I have no sympathy for those who misread sympathy plays.

3. Tricks and mortar
Yes, Virginia. There is a Santa Claus. He artificially inflates the miserable comps at Macy's (NYSE: M).

The department-store chain posted ho-hum quarterly results this week, but the real head-turner came after declaration that same-store comps fell by 9.5%.

"Online sales positively affected the company's second quarter and first half 2009 same-store sales by 0.5 percentage points," reads the report. "Online sales are included in the same-store sales calculation for Macy's, Inc."

So the registers at your average store didn't ring up 9.5% fewer sales.
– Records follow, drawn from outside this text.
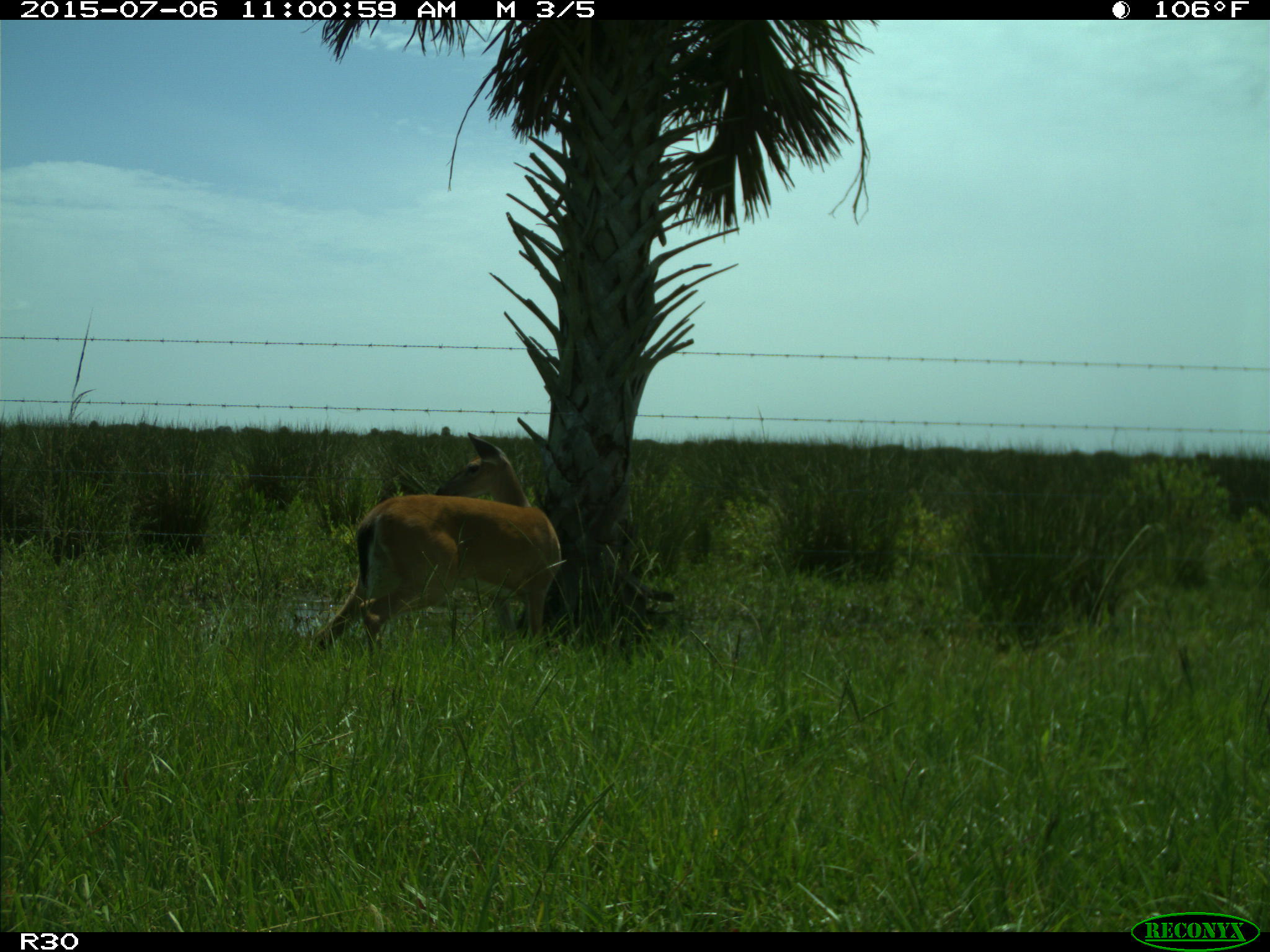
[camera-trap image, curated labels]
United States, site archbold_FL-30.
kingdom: Animalia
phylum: Chordata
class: Mammalia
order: Artiodactyla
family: Cervidae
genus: Odocoileus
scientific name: Odocoileus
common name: deer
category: unidentified deer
Unidentified deer (deer) (Odocoileus).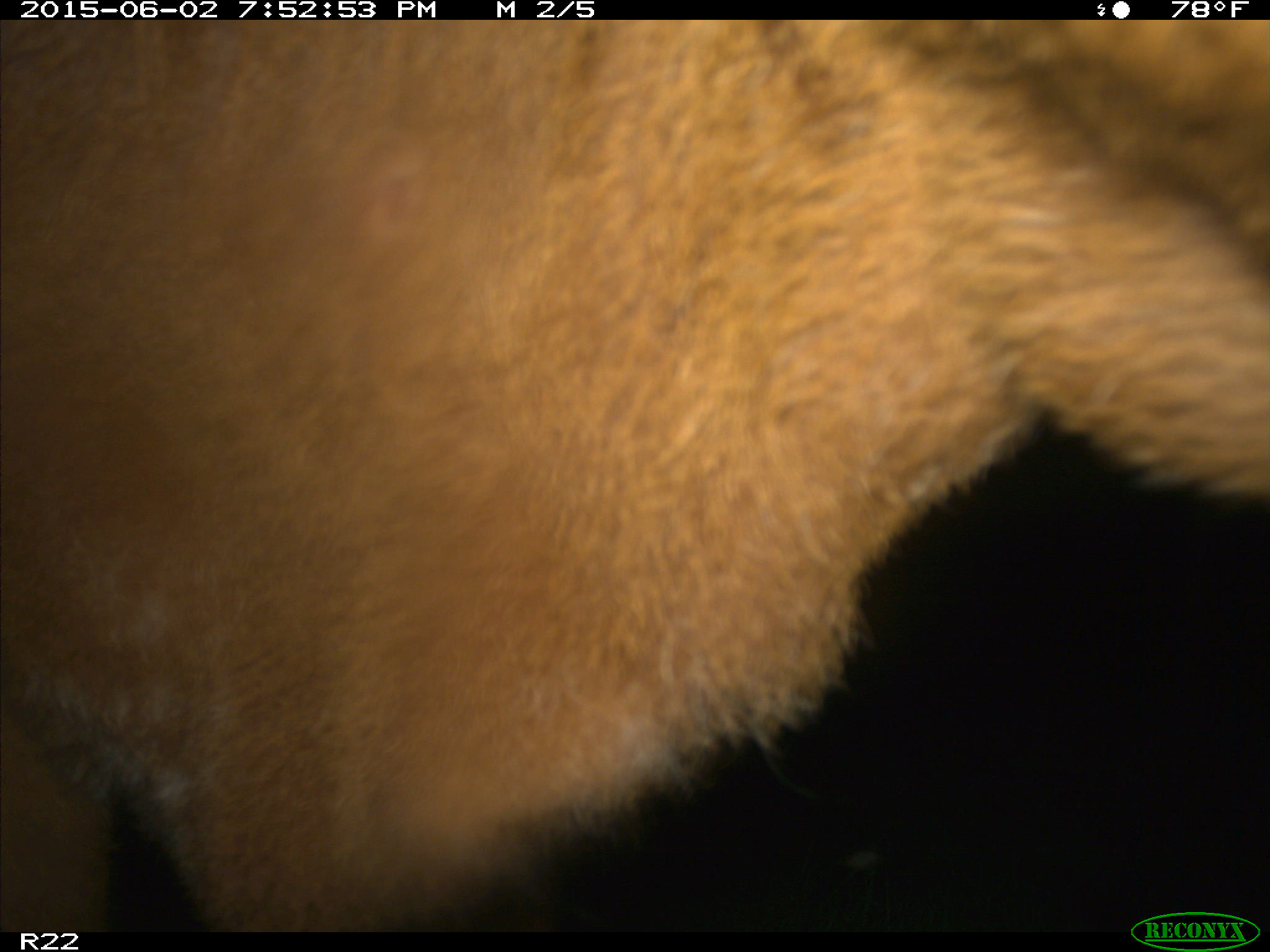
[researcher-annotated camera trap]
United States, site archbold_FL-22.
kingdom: Animalia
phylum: Chordata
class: Mammalia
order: Artiodactyla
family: Bovidae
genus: Bos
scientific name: Bos taurus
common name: domestic cow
Bos taurus (domestic cow).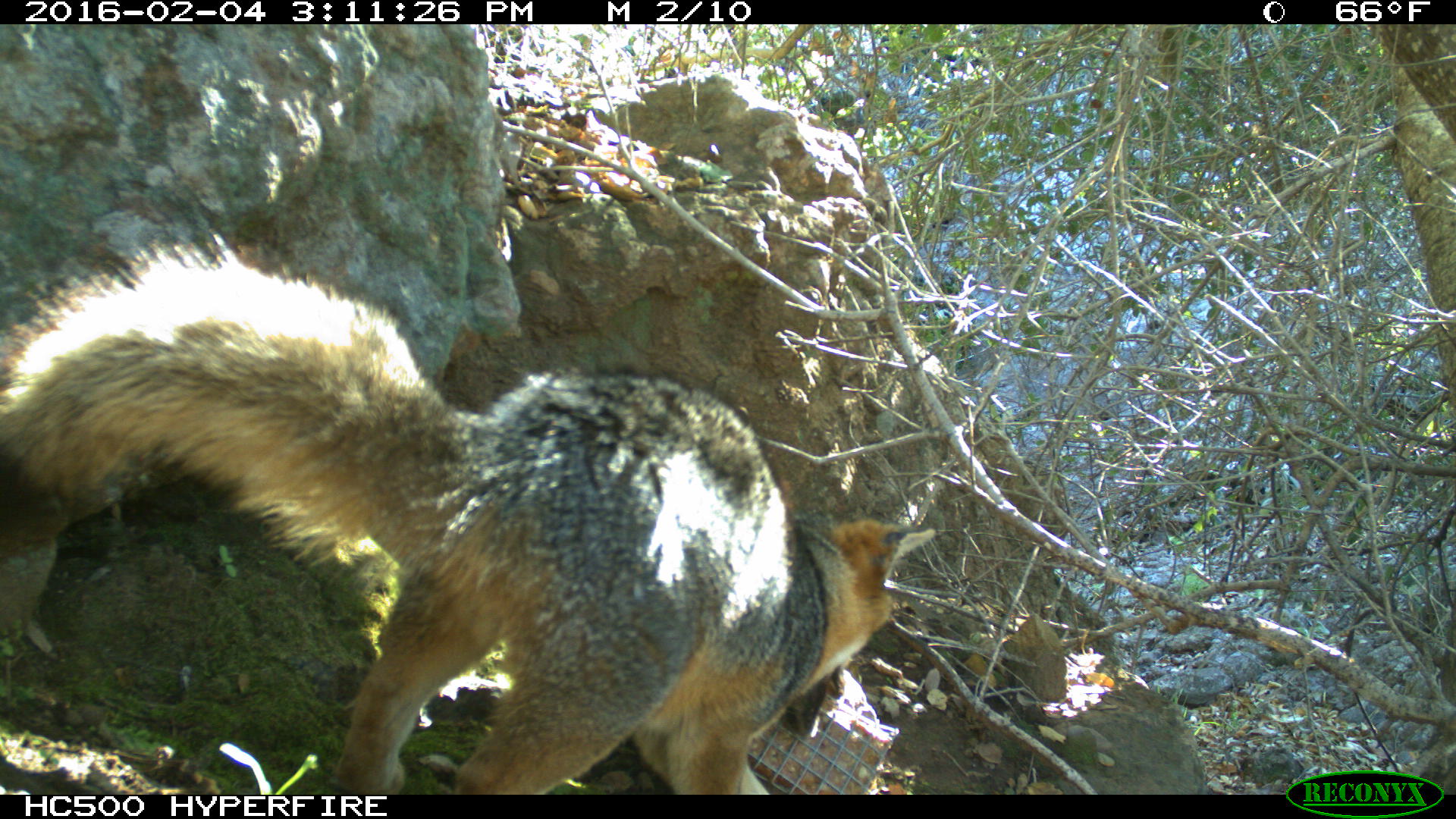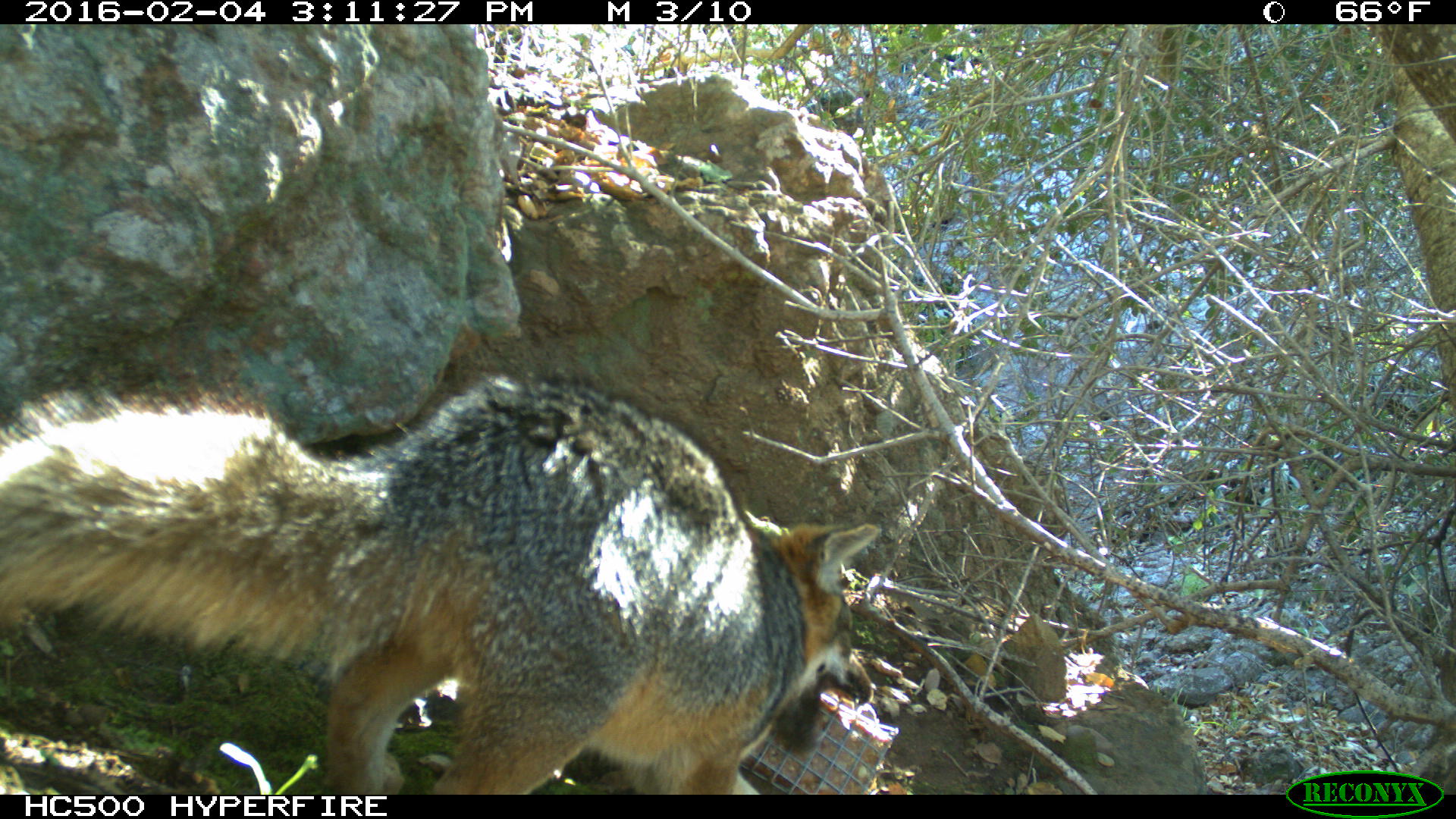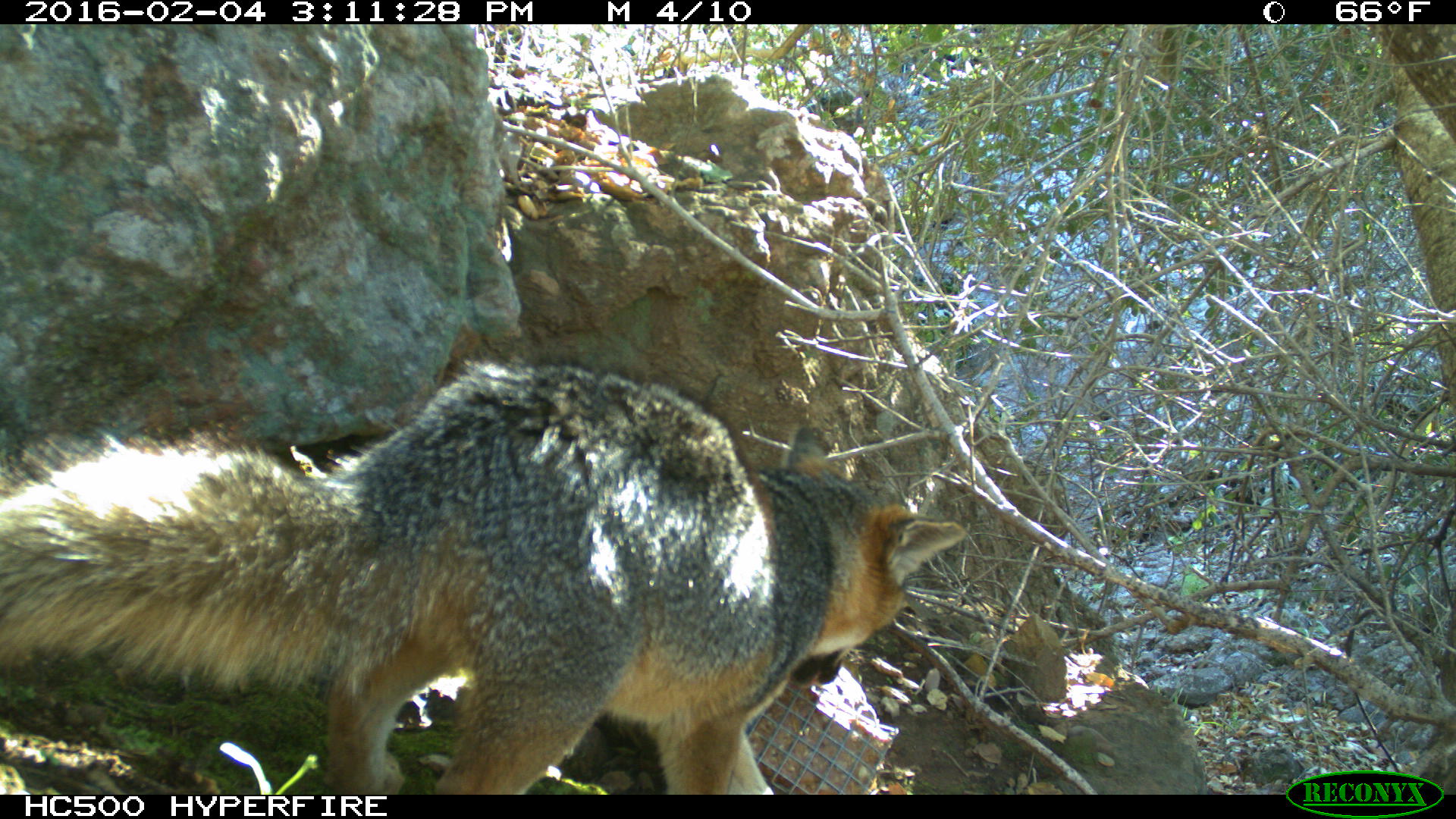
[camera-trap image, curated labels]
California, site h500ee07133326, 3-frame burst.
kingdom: Animalia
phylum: Chordata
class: Mammalia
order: Carnivora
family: Canidae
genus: Urocyon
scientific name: Urocyon littoralis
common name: island fox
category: fox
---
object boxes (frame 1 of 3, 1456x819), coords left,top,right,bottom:
fox: 0,231,938,794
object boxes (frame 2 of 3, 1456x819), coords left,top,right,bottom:
fox: 0,356,883,793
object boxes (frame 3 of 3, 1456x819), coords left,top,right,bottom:
fox: 0,353,968,795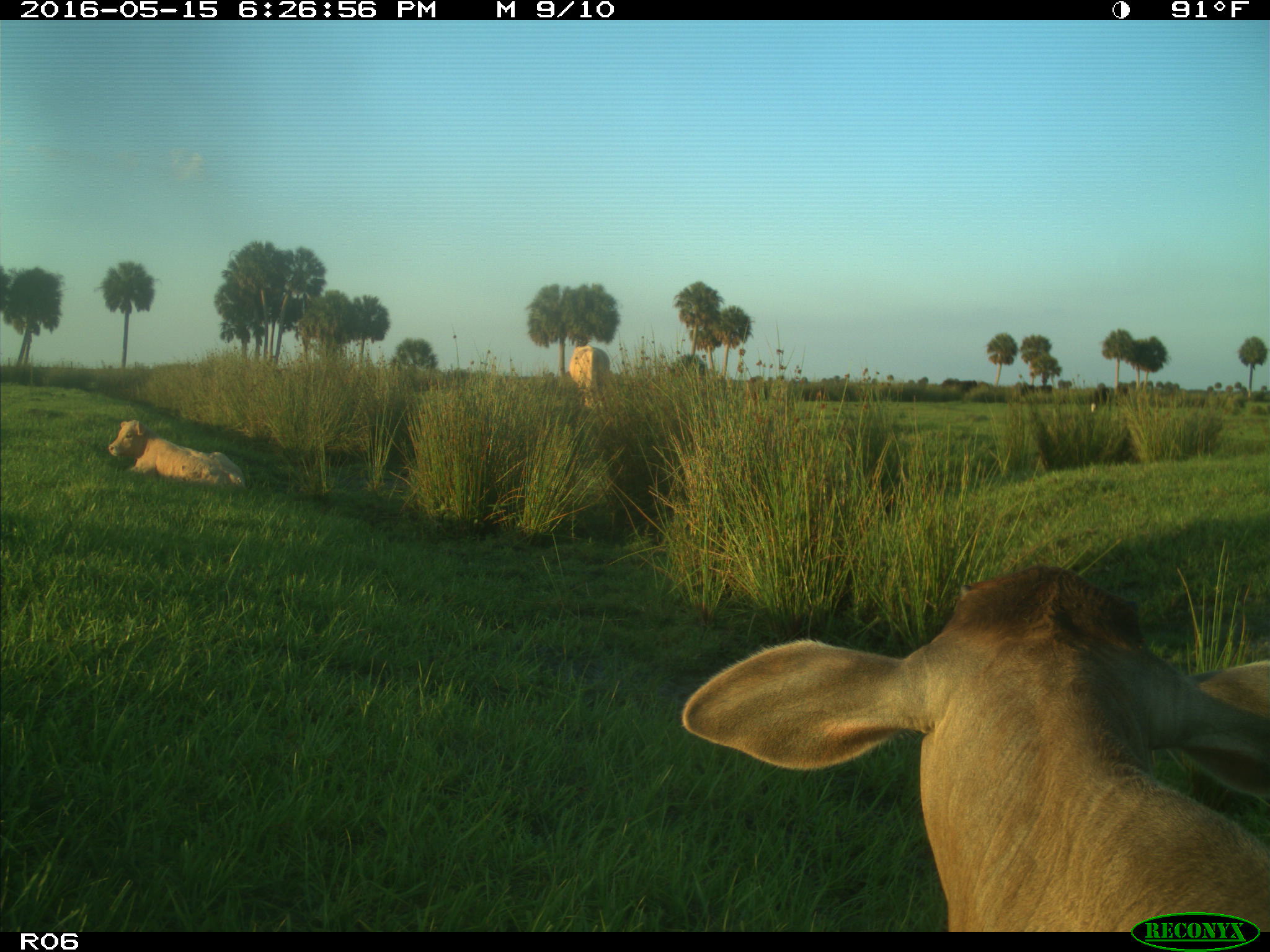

It was actually a 10% decline. Macy's simply uses its macys.com and bloomingdales.com sales as icing for its comps.

I'm glad Macy's is willing to be upfront about this, but now it distorts the snapshot. As online sales become a larger part of the revenue mix, there will be a disparity between retailers that put out legitimate bricks-and-mortar comps and those who top them off with online and mail-order sales.

This is no miracle on 34th Street.

4. Leaving so Zune?
Microsoft's (NASDAQ:MSFT) Zune HD finally has a release date. Some chains are taking pre-orders on the portable media player, promising a September 15 release date.

Despite some neat perks, such as HD Radio and an OLED touchscreen, there's little reason to believe that a product that's been a fringe player through all previous incarnations will pose any kind of threat to Apple's (NASDAQ:AAPL) iPod touch.

However, by giving us a date, Microsoft grants us the luxury of launching the countdown clocks to celebrate Microsoft's next paperweight.

Prove me wrong, Microsoft.

5. Drove my Chevy to the eBay, but the eBay was dry  
I remember some of the earliest eBay (NASDAQ:EBAY) success stories, in which antique-shop owners and crafty artisans would close their stores and operate exclusively out of the popular auction site.

Is GM the next antique-shop owner? Just months after dismissing many of its dealerships, General Motors is trying to move cars through eBay.

eBay Motors is a major contributor to the gross merchandise volume moved through eBay as a whole, but typically with used cars. I don't see the brand-polishing appeal of being associated with moving shiny new cars through the same platform that sells Alf ashtrays and Pokemon trading cards.